Exercício =>
Responda com base no trecho sobre a noite de Natal:
1. Quem foram os únicos a acorrer à gruta?
2. Que ausência na noite de Natal o trecho aponta como pouco comentada?
3. O que acontecerá ao ministro sagrado que não for fiel à sua missão?

“Veio para o que era seu, mas os seus não O receberam” (Jo 1, 11).

Os pastores foram os únicos a acorrer à gruta; a cidade de Belém rejeitou a Sagrada Família; Herodes matou milhares de inocentes por ódio a Jesus…

­Essas afirmações, tão repetidas, quase poderiam ser consideradas lugares-comuns. Houve, porém, na noite de Natal, uma ausência pouco comentada: a da classe sacerdotal.

Por ter sido posto a serviço de Deus, o ministro sagrado, mais do que qualquer outro homem, deve viver exclusivamente em função do Altíssimo. Mas, se não for fiel à sua missão, ele se fechará em si mesmo, apropriar-se-á dos dons recebidos e acabará por apodrecer.

Linhas =>
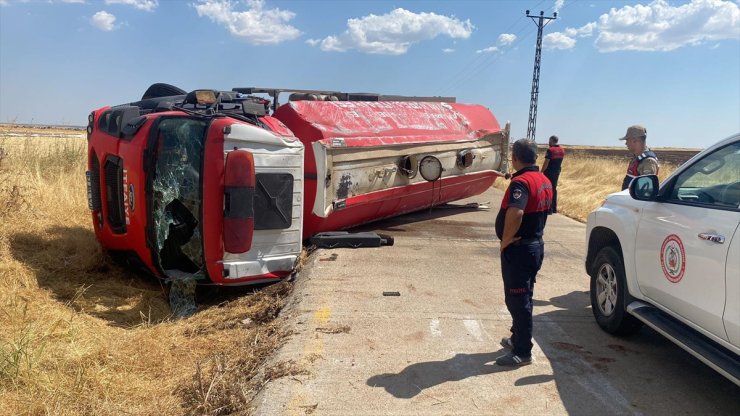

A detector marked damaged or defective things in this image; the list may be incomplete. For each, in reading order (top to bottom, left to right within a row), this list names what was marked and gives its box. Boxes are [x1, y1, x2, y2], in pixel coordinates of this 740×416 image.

damaged truck windshield [150, 118, 207, 276]
shattered side window [151, 117, 207, 276]
overturned fire truck [86, 84, 508, 286]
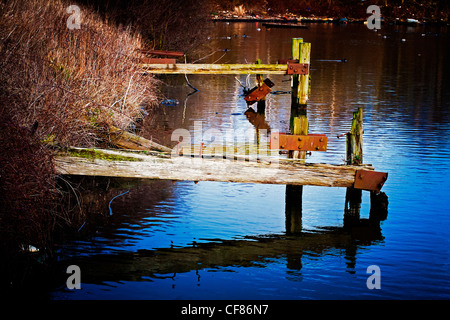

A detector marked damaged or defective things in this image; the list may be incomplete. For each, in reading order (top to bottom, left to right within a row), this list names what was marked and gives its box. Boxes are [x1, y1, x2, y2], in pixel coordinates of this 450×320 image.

rusty metal bracket [246, 78, 274, 104]
orange rusty metal plate [270, 133, 326, 152]
rusty metal bracket [270, 133, 326, 152]
rusty metal frame [270, 133, 326, 152]
orange rusty metal plate [356, 170, 386, 192]
rusty metal bracket [356, 170, 386, 192]
rusty metal frame [354, 170, 388, 192]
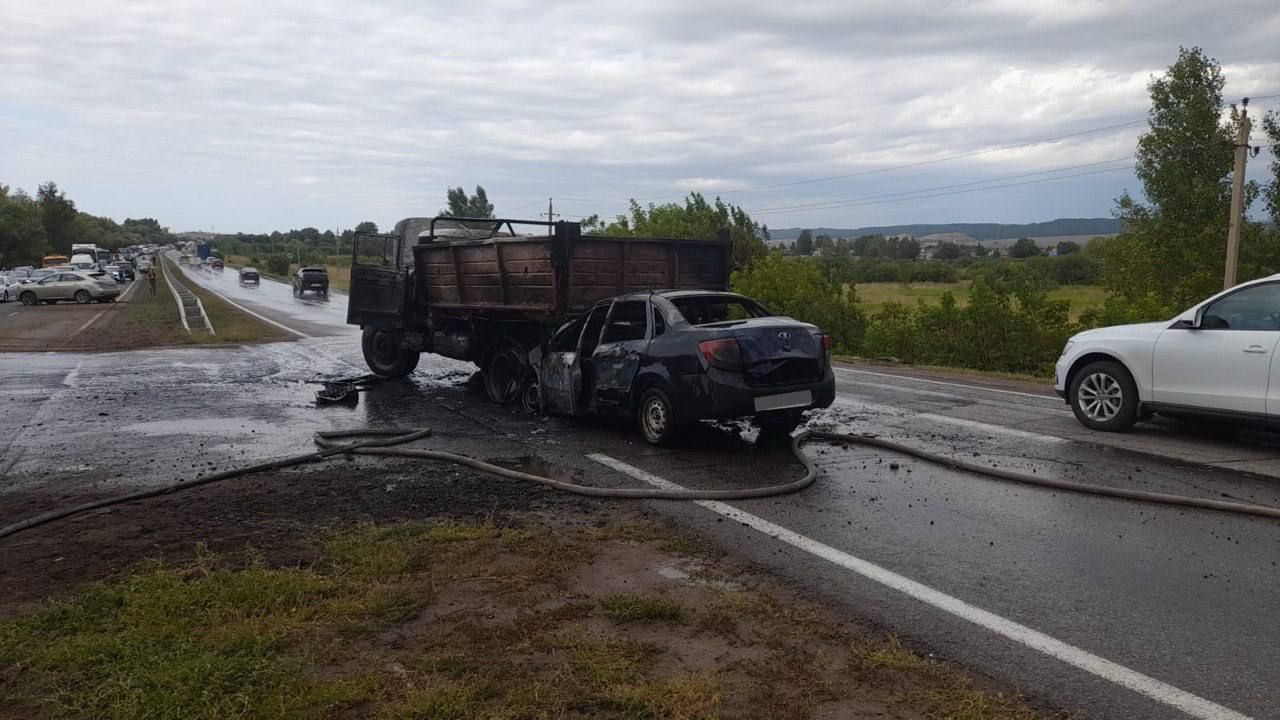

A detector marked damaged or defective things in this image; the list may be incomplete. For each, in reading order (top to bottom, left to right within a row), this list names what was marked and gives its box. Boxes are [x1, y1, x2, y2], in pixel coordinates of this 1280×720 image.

Resposta =>
1. Os pastores.
2. A da classe sacerdotal.
3. Ele se fechará em si mesmo, se apropriará dos dons recebidos e acabará por apodrecer.